> _Exercise objective_
Substitute "gap" for "separation" in the items from the line containing "How much physical" through the line containing "29484 millimetres", and give those lines again with nothing else changed.

> _Task input_

>> Begin

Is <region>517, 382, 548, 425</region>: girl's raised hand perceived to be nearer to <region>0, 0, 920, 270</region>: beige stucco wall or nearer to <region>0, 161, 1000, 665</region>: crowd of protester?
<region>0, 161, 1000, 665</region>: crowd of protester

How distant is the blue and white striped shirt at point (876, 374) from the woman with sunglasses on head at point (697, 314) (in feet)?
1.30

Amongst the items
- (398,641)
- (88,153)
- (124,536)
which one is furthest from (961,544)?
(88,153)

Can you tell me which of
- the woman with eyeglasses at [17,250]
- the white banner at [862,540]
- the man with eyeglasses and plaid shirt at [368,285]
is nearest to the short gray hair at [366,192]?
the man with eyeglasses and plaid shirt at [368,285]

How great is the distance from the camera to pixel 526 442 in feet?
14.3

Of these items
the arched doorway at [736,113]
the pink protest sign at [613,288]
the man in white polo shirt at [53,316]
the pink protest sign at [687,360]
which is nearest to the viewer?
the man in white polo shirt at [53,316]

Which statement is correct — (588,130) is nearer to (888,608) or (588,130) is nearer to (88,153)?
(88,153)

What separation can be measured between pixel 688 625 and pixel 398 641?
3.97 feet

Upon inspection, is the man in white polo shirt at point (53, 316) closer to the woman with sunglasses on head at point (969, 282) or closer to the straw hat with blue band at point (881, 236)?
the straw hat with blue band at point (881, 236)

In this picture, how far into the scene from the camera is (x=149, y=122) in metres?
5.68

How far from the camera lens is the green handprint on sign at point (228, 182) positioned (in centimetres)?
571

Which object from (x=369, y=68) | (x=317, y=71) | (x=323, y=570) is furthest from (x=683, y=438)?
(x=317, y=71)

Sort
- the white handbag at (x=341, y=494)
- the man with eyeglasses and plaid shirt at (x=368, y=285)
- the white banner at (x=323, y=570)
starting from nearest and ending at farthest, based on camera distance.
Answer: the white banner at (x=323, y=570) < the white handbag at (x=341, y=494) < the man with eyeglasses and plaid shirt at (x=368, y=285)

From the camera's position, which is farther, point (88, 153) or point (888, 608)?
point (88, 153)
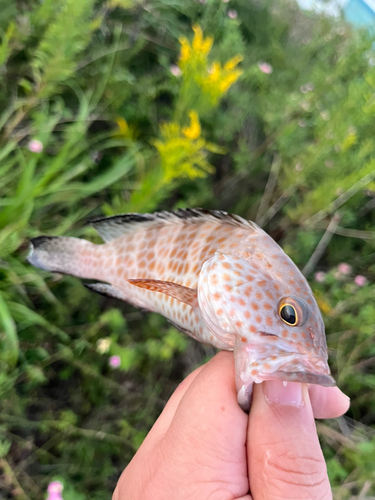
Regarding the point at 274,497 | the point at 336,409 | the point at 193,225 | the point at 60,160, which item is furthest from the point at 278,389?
the point at 60,160

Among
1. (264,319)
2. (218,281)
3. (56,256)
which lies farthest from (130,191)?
(264,319)

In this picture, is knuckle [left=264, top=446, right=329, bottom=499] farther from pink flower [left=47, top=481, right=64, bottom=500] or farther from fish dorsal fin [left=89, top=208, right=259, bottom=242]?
pink flower [left=47, top=481, right=64, bottom=500]

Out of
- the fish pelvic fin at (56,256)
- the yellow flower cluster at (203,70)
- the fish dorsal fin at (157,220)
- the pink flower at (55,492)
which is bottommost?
the pink flower at (55,492)

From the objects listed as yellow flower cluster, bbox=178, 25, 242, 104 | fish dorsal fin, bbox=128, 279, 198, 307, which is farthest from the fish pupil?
yellow flower cluster, bbox=178, 25, 242, 104

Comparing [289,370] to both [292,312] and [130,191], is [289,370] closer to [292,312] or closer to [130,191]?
[292,312]

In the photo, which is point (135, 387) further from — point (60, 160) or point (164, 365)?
point (60, 160)

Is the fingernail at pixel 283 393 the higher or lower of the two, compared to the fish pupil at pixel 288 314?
lower

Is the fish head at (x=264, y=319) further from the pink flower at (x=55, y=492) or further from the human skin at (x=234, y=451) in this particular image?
the pink flower at (x=55, y=492)

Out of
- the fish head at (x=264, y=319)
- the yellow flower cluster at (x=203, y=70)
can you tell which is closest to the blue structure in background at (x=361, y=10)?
the yellow flower cluster at (x=203, y=70)
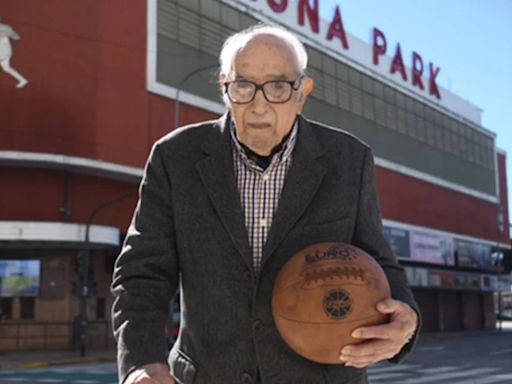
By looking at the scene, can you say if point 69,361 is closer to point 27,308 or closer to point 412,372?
point 27,308

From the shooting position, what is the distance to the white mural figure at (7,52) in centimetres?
2594

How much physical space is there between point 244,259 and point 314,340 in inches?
15.4

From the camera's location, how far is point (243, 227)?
8.53ft

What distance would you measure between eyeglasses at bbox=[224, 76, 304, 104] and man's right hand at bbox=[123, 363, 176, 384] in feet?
2.93

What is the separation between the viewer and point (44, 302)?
29484 millimetres

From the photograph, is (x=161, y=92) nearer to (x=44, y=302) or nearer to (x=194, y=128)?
(x=44, y=302)

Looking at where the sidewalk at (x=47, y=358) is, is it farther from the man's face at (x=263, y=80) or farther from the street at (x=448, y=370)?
the man's face at (x=263, y=80)

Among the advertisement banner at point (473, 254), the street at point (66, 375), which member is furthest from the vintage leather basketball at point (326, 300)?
the advertisement banner at point (473, 254)

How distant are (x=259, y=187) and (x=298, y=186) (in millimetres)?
135

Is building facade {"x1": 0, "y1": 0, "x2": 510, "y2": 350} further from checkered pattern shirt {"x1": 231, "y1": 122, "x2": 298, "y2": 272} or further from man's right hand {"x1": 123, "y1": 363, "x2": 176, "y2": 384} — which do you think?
man's right hand {"x1": 123, "y1": 363, "x2": 176, "y2": 384}

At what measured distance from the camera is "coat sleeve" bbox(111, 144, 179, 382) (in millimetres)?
2436

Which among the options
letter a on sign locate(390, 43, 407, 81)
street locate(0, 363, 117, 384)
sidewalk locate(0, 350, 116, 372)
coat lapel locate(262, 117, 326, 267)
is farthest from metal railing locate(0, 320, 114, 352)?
coat lapel locate(262, 117, 326, 267)

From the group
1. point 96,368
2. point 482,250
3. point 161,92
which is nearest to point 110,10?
point 161,92

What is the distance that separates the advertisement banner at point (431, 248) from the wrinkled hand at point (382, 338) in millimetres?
44187
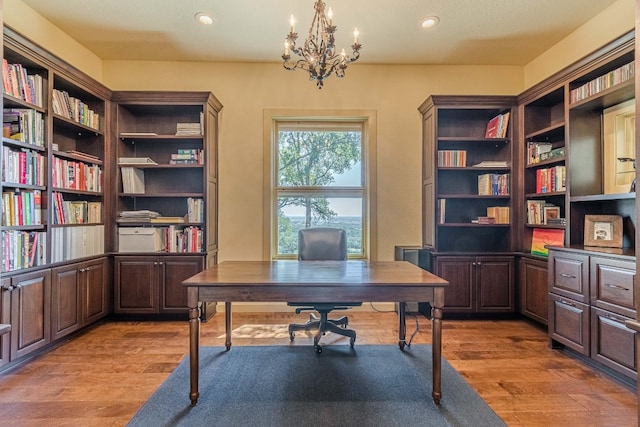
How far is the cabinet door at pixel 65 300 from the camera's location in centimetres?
278

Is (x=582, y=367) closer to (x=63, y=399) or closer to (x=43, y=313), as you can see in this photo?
(x=63, y=399)

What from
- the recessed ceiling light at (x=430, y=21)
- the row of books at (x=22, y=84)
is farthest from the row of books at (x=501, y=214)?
the row of books at (x=22, y=84)

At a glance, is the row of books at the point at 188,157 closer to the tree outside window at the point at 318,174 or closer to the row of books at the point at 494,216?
the tree outside window at the point at 318,174

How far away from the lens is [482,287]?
358cm

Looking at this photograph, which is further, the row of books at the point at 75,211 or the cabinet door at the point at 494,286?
the cabinet door at the point at 494,286

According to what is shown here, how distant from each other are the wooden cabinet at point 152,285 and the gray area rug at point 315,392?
947 millimetres

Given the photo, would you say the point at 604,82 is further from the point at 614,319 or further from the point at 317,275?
the point at 317,275

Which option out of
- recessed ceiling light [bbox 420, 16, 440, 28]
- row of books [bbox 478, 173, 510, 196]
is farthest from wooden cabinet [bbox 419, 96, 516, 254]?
recessed ceiling light [bbox 420, 16, 440, 28]

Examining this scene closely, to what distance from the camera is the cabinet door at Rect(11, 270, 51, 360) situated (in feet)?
8.04

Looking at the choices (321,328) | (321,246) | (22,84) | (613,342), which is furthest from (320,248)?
(22,84)

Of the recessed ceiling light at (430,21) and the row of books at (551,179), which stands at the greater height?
the recessed ceiling light at (430,21)

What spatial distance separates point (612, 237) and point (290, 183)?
2964 millimetres

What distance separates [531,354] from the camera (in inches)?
109

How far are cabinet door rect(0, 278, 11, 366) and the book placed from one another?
13.9ft
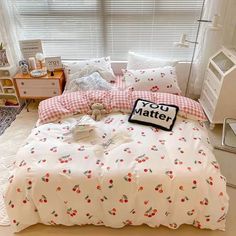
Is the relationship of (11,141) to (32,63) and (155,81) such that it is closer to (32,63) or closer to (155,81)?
(32,63)

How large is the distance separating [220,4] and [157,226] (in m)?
2.22

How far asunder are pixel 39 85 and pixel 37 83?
3 centimetres

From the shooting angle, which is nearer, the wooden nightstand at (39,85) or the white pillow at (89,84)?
the white pillow at (89,84)

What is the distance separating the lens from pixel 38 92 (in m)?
2.86

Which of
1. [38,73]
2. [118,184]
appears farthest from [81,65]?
[118,184]

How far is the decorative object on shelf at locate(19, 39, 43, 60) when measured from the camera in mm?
2863

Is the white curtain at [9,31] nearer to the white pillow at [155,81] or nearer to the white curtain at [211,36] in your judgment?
the white pillow at [155,81]

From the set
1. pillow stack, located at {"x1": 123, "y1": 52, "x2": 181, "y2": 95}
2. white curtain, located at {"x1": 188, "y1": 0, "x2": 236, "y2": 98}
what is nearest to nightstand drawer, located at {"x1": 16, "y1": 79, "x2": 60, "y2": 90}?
pillow stack, located at {"x1": 123, "y1": 52, "x2": 181, "y2": 95}

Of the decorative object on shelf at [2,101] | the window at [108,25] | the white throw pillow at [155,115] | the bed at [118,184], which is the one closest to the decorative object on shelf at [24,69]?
the window at [108,25]

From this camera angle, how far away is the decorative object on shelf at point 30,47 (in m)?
2.86

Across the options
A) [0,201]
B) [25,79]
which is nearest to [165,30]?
[25,79]

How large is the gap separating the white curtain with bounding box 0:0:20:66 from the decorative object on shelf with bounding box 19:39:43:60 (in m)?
0.15

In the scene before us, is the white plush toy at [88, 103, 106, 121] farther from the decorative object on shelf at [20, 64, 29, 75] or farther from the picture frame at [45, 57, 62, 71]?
the decorative object on shelf at [20, 64, 29, 75]

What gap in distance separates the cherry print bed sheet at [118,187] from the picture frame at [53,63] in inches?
56.5
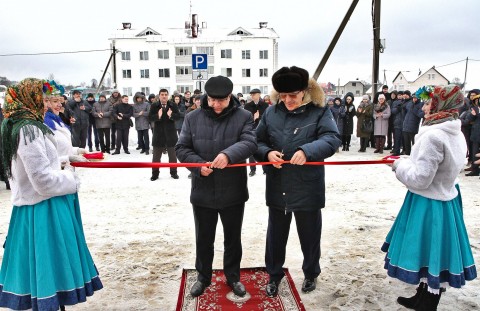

>> End

> _Reply_
How much physical space is there between point 244,259 and point 314,340 in inches?
15.4

From the camera's location, how far is point (243, 227)?
8.53ft

What distance would you measure between eyeglasses at bbox=[224, 76, 304, 104] and man's right hand at bbox=[123, 363, 176, 384] in feet?
2.93

What is the gap between the viewer and point (44, 302)?
29484 millimetres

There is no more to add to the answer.